You know how I was saying I think my depression’s coming back? Well, what if it is just this terrible heat? I realized today that everyone is sort of grumpier than usual these days. No one is doing much of anything, it feels like. It’s not just me. It’s all of us who chose to move to the hottest part of the country… by the way, what the hell were we thinking, again? Why would anyone want to live here?!

(Of course, I won’t be saying this in January.)

I think that my brain is starting to cook from the outside-in. That would explain why I feel like absolute crap right now. I’m trying to wrap up an article and damned if I can’t seem to make one thought/concept flow out in a neat, intelligent way. It’s like every synapse is firing at a super-slow, flickering pace. I keep wanting to open my cranium and shake the brain around in there, like “C’mon, stop fritzing out!” Kind of like when you shake and slap a flashlight on the palm of your hand to get the beam of light to stabilize.

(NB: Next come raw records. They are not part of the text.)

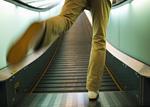 動く歩道と男性の足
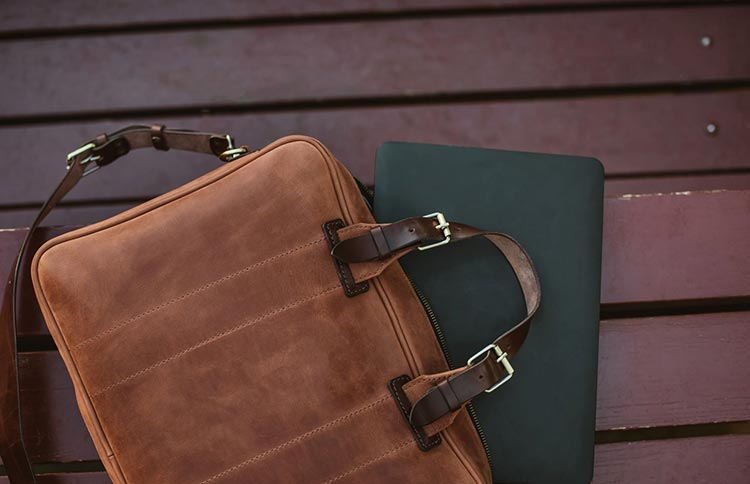 Key Tips On Choosing The Perfect Leather Laptop Bag For Business Events
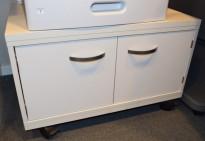 Underskap / skjenk / printerbord på hjul i hvitt/lys grå, Duba B8, 80cm bredde, 50cm høyde, pent brukt
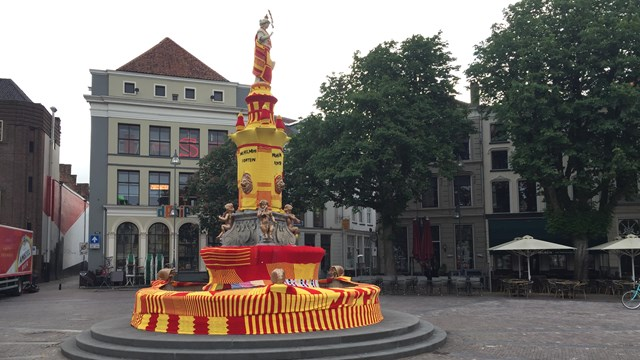 RTV Oost / Bart Kieft - fotograaf: Brink in Deventer kleurt rood-geel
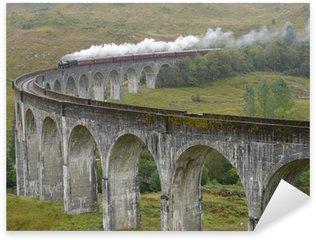 Nálepka Vlak na Glenfinnan viadukt. Skotsko.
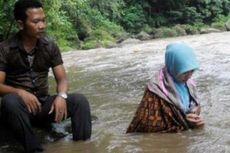 Meski Sudah Gelar Ritual di Sungai, Caleg Ini Gagal Lolos
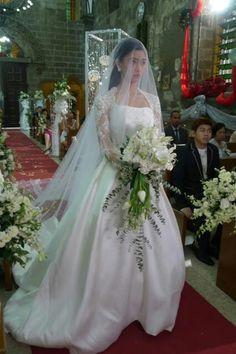 Lovely stunning wedding dress ♥ Bride Dresses, Girls Dresses, Flower Girl Dresses, Wedding Dresses, Dream Wedding, Flowers, Fashion, Dresses Of Girls, Moda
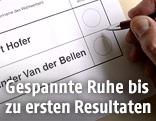 Stimmzettel und Hand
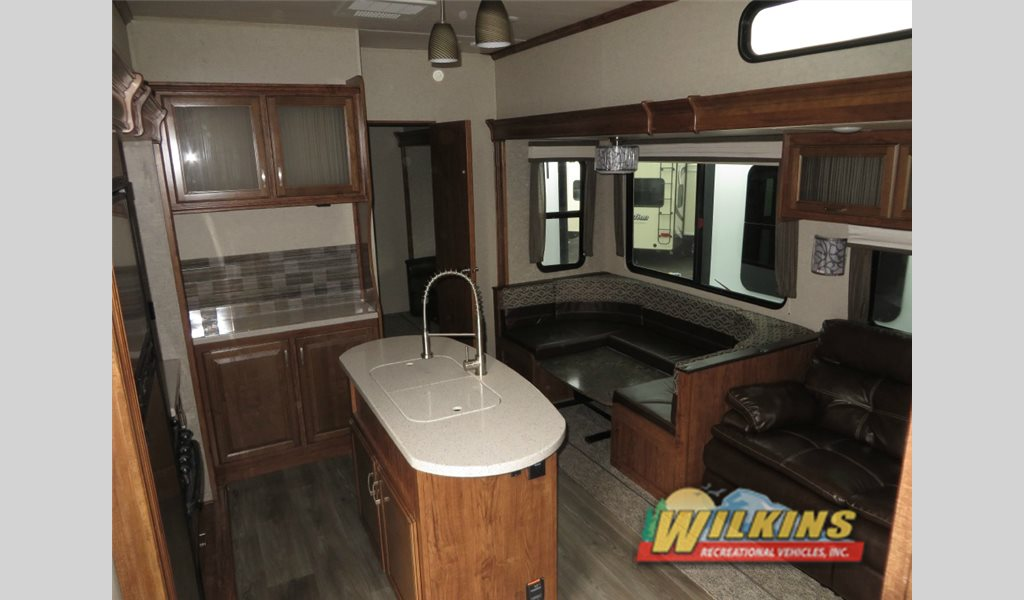 Heartland Sundance 3700RLB Bunkhouse Fifth Wheel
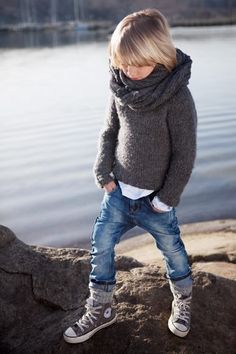Cowl, rolled jeans, socks, high tops, sweater.  Cute!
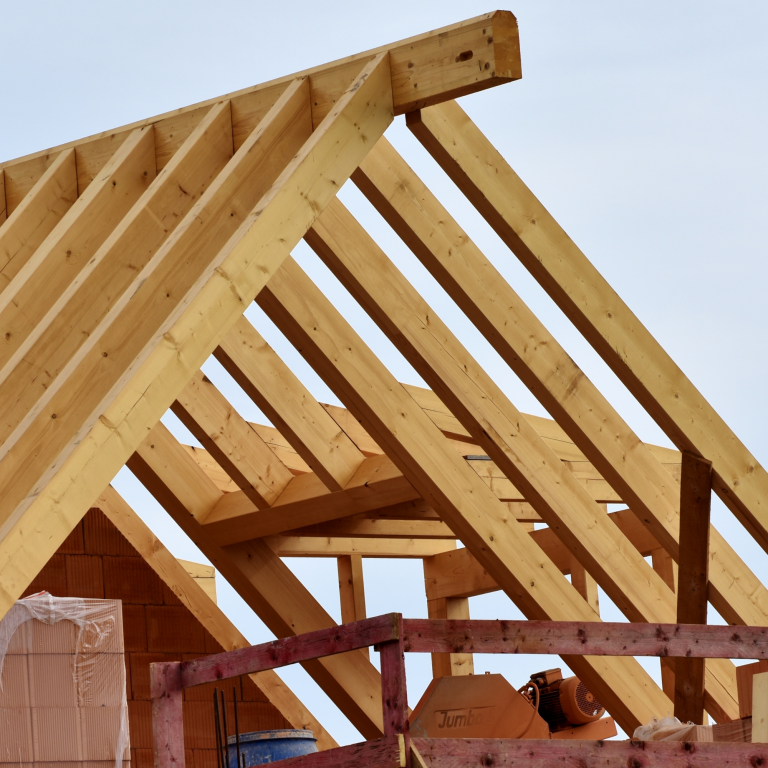 dakwerker hellend dak constructie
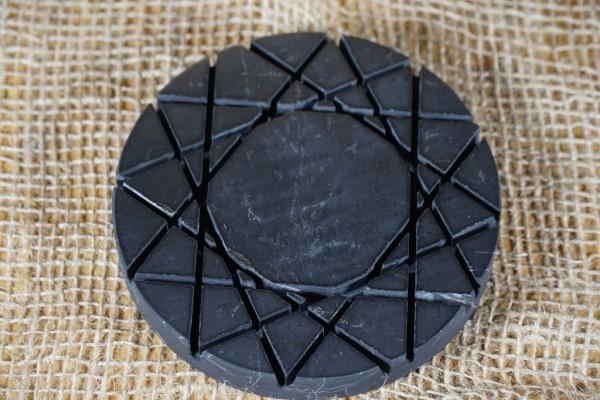 Schungit Platte rund, Ø 12cm mit versch. eingeschnittenen wedruss. Symbolen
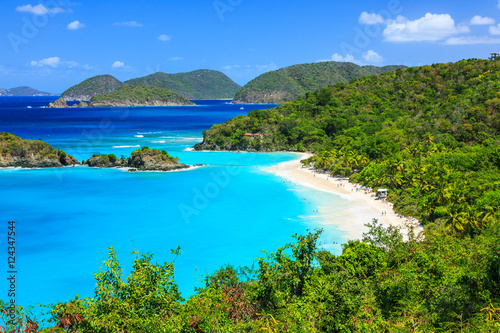 Photo Stands Caribbean Trunk Bay on St John island, US Virgin Islands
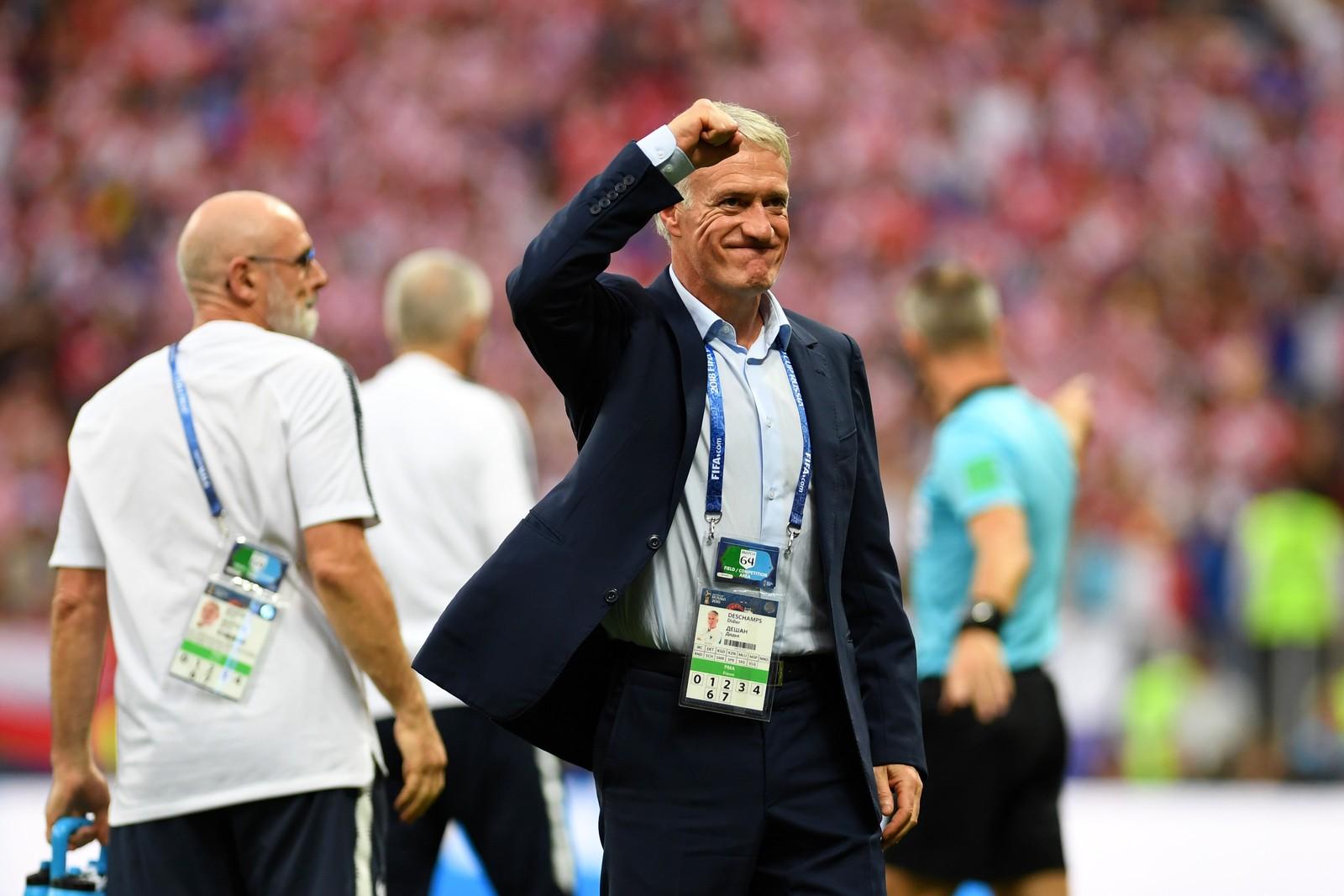 Deschamps iguala Beckenbauer e Zagallo e é campeão como técnico e jogador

When my brain is NOT busy cooking, I’ve had a couple of neat things to consider. For one, the one awesome Match.com guy has been writing to me a lot. He’s taking my lead, which is fantastic– I don’t feel like he is being pushy or bothering me at all. He told me last weekend that he was writing some fiction and I asked him about it. He wrote back yesterday and told me this amazing-sounding plot that really impressed me. He was worried I would be uninterested in replying to him, because part of his story has to do with an American-South slave tradition involving medicinal-plant-induced abortions… I couldn’t write back to him fast enough to tell him that was totally NOT the case with me. I told him how much I liked his idea, actually. Because I did. I was very, very surprised.

He asked me about my writing, so I told him about all THREE of my books!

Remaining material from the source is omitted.